Madjidzadeh, who is the author of a three-volume history of Mesopotamia and a leading Iranian authority on the third millennium BC, has long hypothesized that Jiroft is the legendary land of Aratta, a “lost” Bronze Age kingdom of renown. It’s a quest that he began as a doctoral candidate at the University of Chicago when in 1976 he published an article proposing that Aratta, which reputedly exported its magnificent crafts to Mesopotamia, was located somewhere in southeastern Iran.

According to Madjidzadeh, Jiroft artifacts are a “missing link” in understanding the Bronze Age because they help explain why so many incised chlorite vessels, all with remarkably similar imagery, have turned up at widely separated ancient sites, from Mari in Syria to Nippur and Ur in Mesopotamia, Soch in Uzbekistan and the Saudi Arabian island of Tarut, north of Bahrain.

“There must certainly have been a school of stone carvers because you see such an aesthetic unity of these objects throughout the kingdom. This high-level artistic quality did not suddenly appear from nowhere,” he maintains. “The traditions must have taken 300 to 400 years to develop.”

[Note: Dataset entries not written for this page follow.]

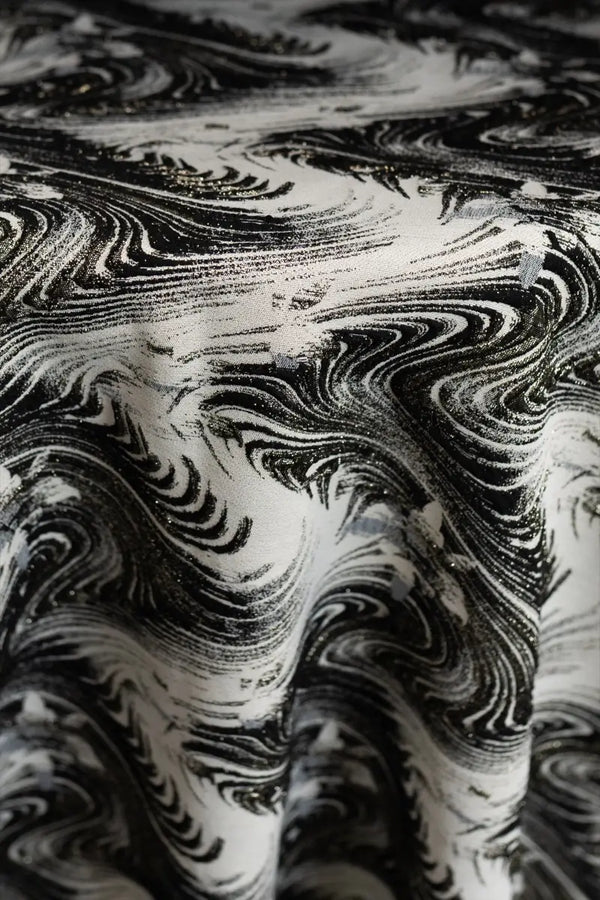 Table linen with swirling abstract motifs with shimmering gold thread add dynamic elegance to luxurious tablescapes.
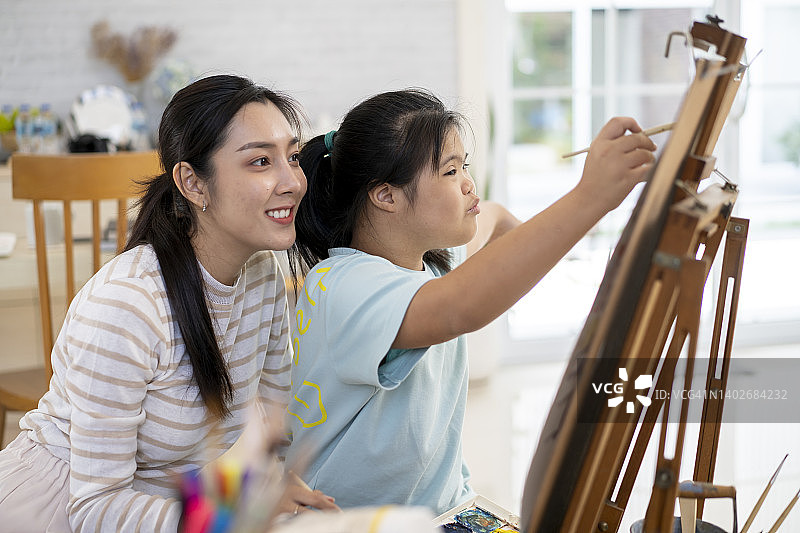 母亲教患有唐氏综合征的女儿学习艺术图片素材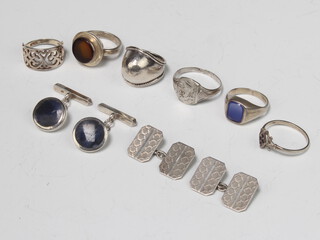 Two pairs of silver cufflinks and 6 silver dress rings, gross weight 40 grams 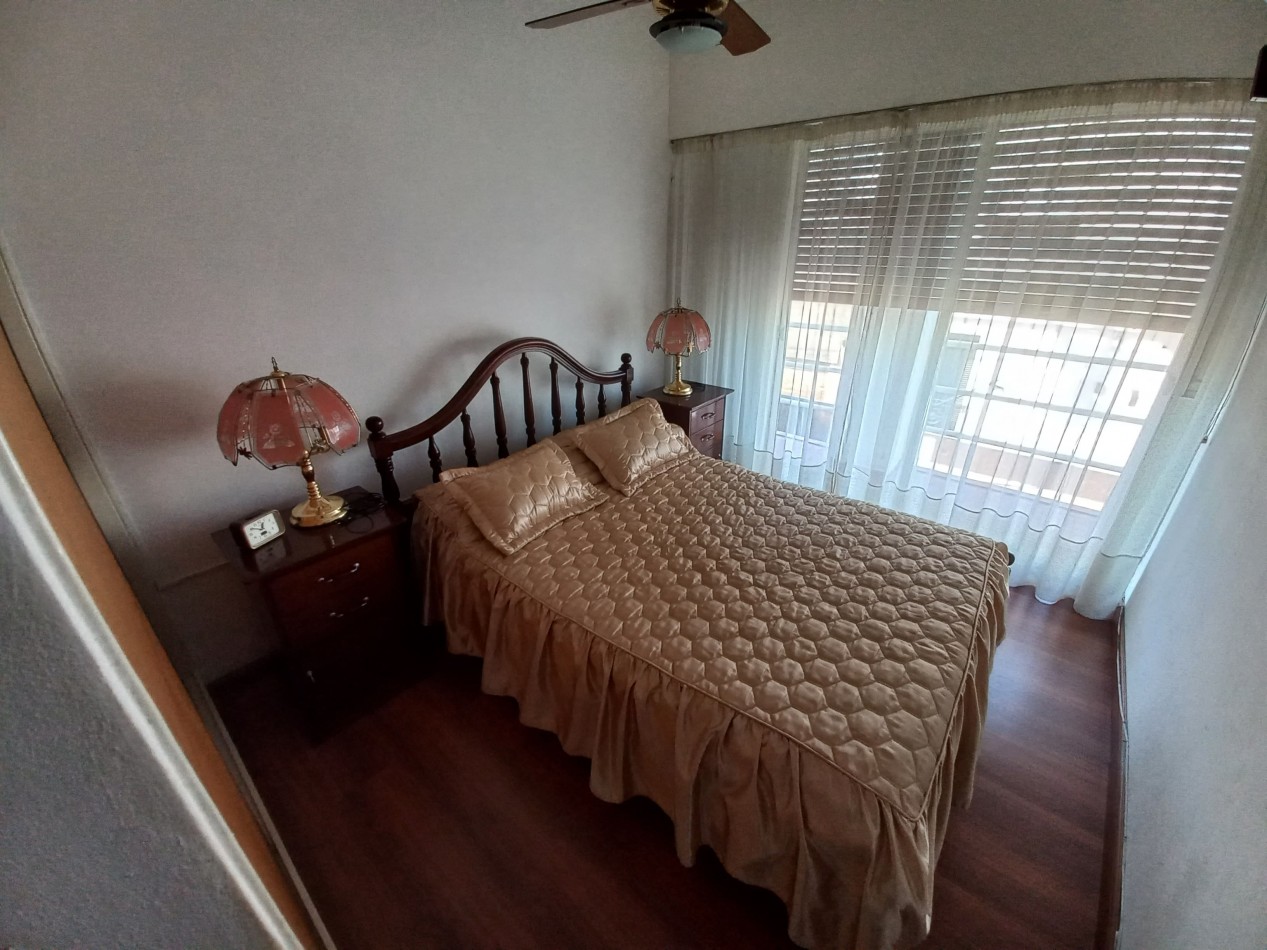 Departamento de dos dormitorios con cochera en Pellegrini 303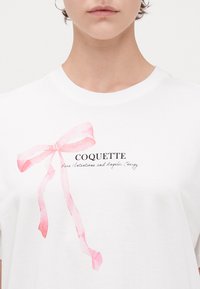 Vit T-shirt med en grafik av ett rosa band. Texten nedanför lyder "COQUETTE" och "Ren Avsikt och Änglalik Energi" i svart font.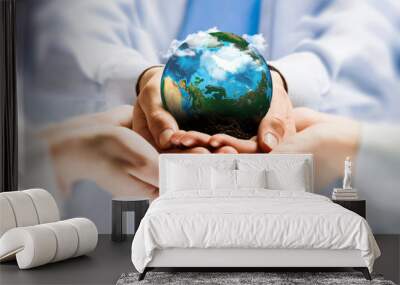 Earth planet in hands Wall mural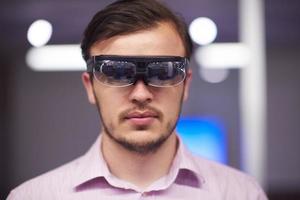 man using virtual reality gadget computer glasses photo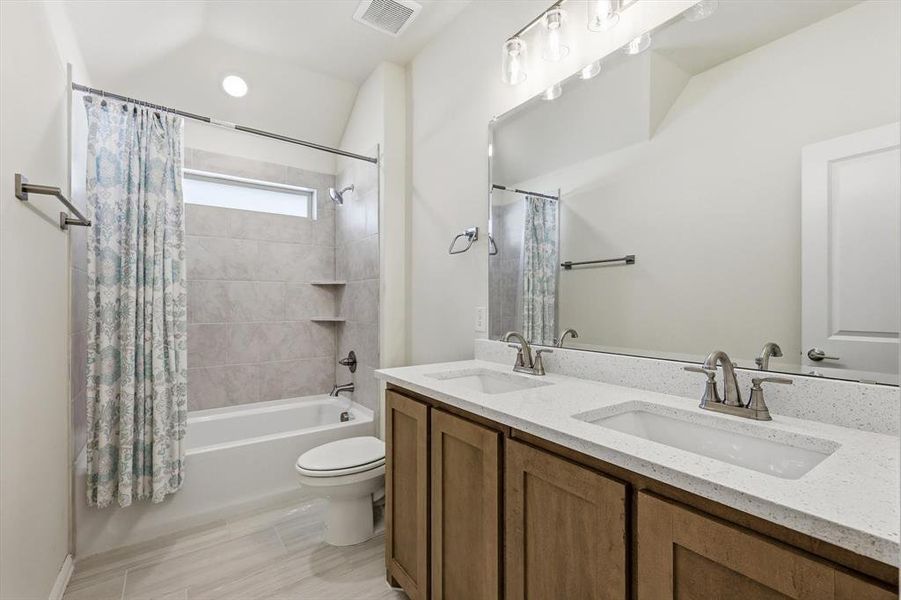 Bathroom featuring a double vanity with light-colored countertops, dual undermount sinks, and brushed nickel hardware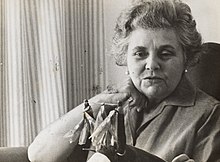 A sepia photo of a middle-aged woman in a short-sleeve collared shirt sitting and gazing at an item she is holding.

Jiroft artisans fashioned pieces with what seems strange and enigmatic iconography. Some were encrusted with lapis lazuli from Afghanistan, carnelian from the Indus Valley, turquoise, agate, and other semiprecious, imported stones. “The artists had such a naturalistic way of rendering images,” Madjidzadeh explains, adding: “It is a style that was not seen anywhere else in that era.”

Jiroft is surrounded by mountains on three sides, rising some 4,000 meters high. Many Iranian and foreign experts see the findings in Jiroft as signs of a civilization as great as Sumer and ancient Mesopotamia.